# OCR-GAN Video Model Testing

This notebook contains essential tests for the OCR-GAN video model with tqdm progress bars.

## 📄 **Research Paper Foundation: Omni-frequency Channel-selection Representations**

### 🔬 **Theoretical Background**

The OCR-GAN Video model is based on the research paper **"Omni-frequency Channel-selection Representations for Unsupervised Anomaly Detection"** which introduces a novel approach to video anomaly detection through **multi-frequency feature learning** and **adaptive channel selection**.

#### **🎯 Core Research Contributions:**

1. **🌊 Omni-frequency Feature Learning**
   - **Laplacian Stream**: Captures **high-frequency details** (edges, textures)
   - **Residual Stream**: Captures **low-frequency structures** (global patterns, shapes)

- EXTRACTED DATA:
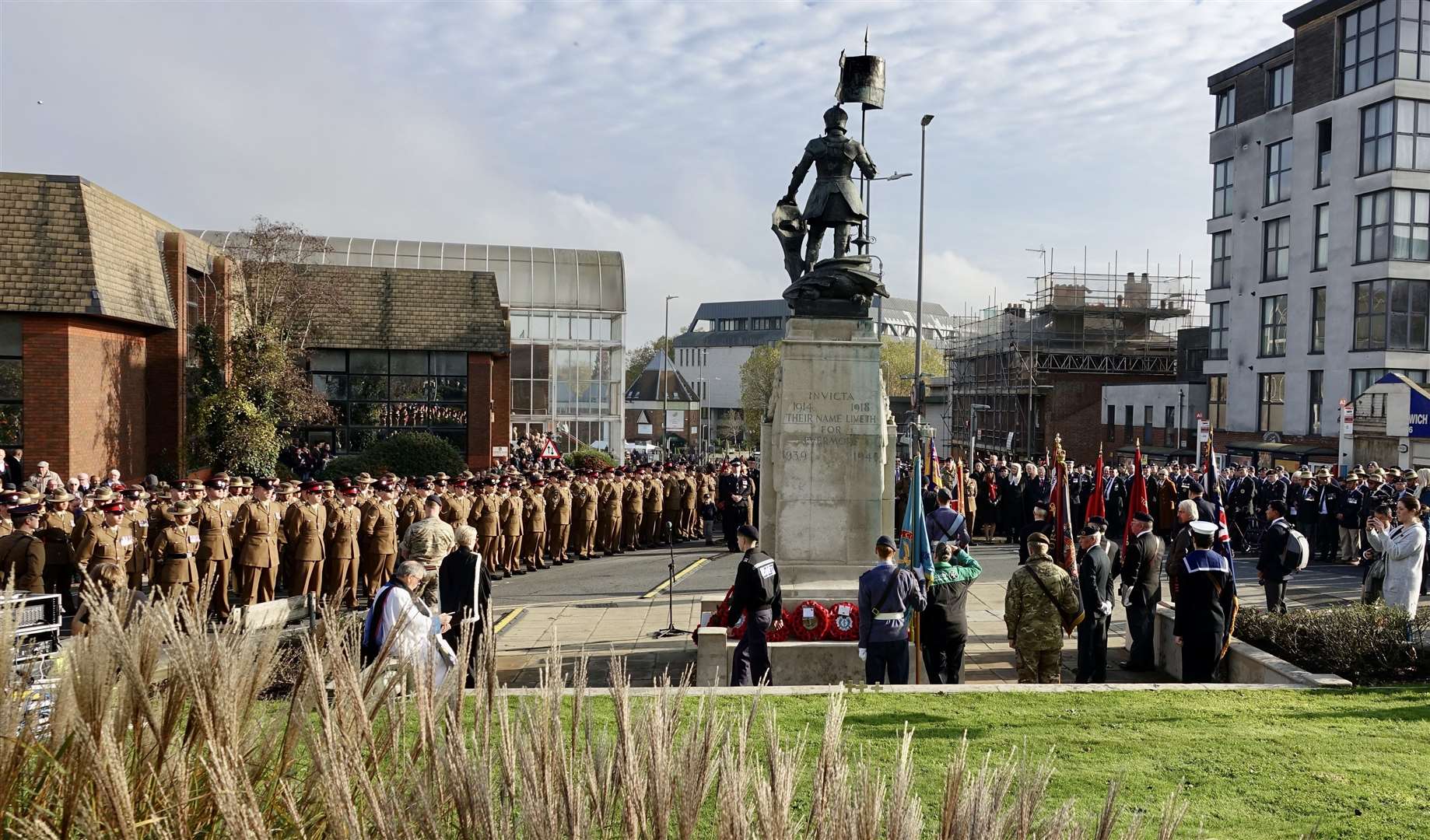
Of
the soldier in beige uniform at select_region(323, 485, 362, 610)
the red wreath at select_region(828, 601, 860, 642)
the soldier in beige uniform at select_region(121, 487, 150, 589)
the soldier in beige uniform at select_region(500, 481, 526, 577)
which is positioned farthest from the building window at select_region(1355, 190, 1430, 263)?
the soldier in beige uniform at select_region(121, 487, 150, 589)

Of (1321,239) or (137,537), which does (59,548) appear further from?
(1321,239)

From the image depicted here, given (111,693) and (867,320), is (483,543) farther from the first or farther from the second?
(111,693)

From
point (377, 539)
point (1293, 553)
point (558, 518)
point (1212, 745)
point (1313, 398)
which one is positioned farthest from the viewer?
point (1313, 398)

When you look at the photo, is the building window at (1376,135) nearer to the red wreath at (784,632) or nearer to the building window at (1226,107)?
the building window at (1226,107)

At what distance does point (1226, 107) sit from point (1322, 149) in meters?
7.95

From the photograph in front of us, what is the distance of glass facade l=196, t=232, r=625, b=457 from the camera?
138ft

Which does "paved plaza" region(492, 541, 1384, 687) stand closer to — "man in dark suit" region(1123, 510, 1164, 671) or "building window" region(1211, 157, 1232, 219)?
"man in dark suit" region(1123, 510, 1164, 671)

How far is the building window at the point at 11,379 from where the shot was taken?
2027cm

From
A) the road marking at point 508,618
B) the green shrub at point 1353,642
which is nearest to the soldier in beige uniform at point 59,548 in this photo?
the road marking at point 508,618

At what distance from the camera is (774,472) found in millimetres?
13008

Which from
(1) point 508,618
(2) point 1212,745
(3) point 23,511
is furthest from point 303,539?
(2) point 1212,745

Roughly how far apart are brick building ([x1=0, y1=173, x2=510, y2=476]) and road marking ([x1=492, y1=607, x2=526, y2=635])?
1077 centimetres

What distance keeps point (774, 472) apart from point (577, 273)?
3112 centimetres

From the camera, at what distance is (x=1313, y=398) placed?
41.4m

- SHORT PROBLEM:
In the OCR-GAN notebook text, what does the Residual Stream capture?

- RESULT:
Low-frequency structures, such as global patterns and shapes.